The atomic age began with the bombings of Hiroshima and Nagasaki and continued with the excavations of Hōnaunau. It is still unclear how it will end. In unveiling this end, Emory’s claims about Native Hawaiian existence may be denied. In Nuclear Winter: Global Consequences of Multiple Nuclear Explosions, R. P. Turco, O. B. Toon, T. P. Ackerman, J. B. Pollack, and Carl Sagan imagine this future as a global nuclear war. They theorize that upon the impact of multiple nuclear bombs, melting cities, bodies, and forests will collapse into smoke and soot. Rising into the air and enveloping the earth, the remnants of society block out the sky, and the world is thrust into a sunless winter.

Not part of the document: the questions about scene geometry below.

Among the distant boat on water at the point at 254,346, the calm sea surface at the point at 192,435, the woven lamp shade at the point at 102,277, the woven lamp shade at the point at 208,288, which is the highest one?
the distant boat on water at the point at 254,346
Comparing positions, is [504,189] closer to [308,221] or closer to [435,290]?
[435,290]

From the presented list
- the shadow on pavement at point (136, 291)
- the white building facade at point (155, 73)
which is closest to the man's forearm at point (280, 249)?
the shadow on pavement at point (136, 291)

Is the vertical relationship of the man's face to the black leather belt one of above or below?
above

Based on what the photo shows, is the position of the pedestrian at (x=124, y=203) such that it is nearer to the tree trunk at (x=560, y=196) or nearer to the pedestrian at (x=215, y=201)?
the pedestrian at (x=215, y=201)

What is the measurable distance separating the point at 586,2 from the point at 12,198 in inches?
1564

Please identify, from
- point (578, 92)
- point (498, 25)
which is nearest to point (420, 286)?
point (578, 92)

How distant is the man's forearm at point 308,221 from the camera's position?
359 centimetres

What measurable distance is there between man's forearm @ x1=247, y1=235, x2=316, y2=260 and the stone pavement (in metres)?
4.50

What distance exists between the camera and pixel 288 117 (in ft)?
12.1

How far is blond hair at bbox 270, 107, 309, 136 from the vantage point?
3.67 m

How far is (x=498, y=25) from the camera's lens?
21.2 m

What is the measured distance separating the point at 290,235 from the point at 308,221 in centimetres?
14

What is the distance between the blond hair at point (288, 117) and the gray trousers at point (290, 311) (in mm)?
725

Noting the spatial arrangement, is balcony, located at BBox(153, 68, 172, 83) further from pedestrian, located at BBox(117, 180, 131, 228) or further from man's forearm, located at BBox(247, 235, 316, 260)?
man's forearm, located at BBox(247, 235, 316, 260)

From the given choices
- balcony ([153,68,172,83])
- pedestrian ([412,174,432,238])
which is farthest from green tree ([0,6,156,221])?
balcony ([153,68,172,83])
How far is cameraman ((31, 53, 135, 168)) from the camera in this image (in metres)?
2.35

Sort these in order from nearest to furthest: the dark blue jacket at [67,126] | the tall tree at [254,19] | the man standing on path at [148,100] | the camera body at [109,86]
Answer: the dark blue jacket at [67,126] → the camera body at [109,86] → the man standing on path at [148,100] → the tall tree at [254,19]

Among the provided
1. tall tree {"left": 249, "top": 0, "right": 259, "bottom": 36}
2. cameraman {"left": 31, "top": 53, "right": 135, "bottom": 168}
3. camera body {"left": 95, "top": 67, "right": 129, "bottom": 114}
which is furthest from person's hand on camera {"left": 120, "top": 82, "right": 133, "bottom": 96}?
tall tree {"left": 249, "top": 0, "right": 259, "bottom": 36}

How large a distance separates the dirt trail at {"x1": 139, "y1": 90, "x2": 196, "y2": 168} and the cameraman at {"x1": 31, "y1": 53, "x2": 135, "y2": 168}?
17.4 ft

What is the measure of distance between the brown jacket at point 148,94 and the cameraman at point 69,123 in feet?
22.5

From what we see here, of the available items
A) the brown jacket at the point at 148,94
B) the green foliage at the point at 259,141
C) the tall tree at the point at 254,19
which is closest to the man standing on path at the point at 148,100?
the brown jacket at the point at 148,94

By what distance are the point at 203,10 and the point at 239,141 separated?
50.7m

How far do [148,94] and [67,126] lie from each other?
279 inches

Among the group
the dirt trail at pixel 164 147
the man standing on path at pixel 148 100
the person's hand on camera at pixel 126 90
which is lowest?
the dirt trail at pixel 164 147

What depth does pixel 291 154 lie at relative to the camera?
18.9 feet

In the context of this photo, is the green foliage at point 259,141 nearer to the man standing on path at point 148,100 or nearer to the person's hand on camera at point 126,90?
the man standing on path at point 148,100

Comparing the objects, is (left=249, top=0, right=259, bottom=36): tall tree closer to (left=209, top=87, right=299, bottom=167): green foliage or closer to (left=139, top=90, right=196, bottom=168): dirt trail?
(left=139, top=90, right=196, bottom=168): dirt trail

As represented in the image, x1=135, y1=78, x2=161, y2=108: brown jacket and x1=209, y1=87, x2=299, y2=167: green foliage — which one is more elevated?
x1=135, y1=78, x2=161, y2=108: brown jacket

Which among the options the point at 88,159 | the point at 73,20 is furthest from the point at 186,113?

When developing this hypothesis, the authors of Nuclear Winter utilized models originally developed to study volcanic eruptions. This methodological equivalence between the atom bomb and the volcano allows for the Kānaka Maoli children residing in the caves of Hōnaunau to be reanimated. In a Kānaka Maoli worldview, the volcano is believed to be a site that wields sacredness and volatility simultaneously. In this way, agency can be both self-defending and destroying.
I reimagine the end of the nuclear age with the Hawaiian deity of the volcano, Peleʻaihonua / Pele the world eater, as the agent. Peleʻaihonua will take the form of a nuclear warhead. Her hunger, fueled by rage and vengeance, will rain down on the civilizations of the world as nuclear waste. Her mouth will engulf the world, and we will fall into the dark expanse of her stomach.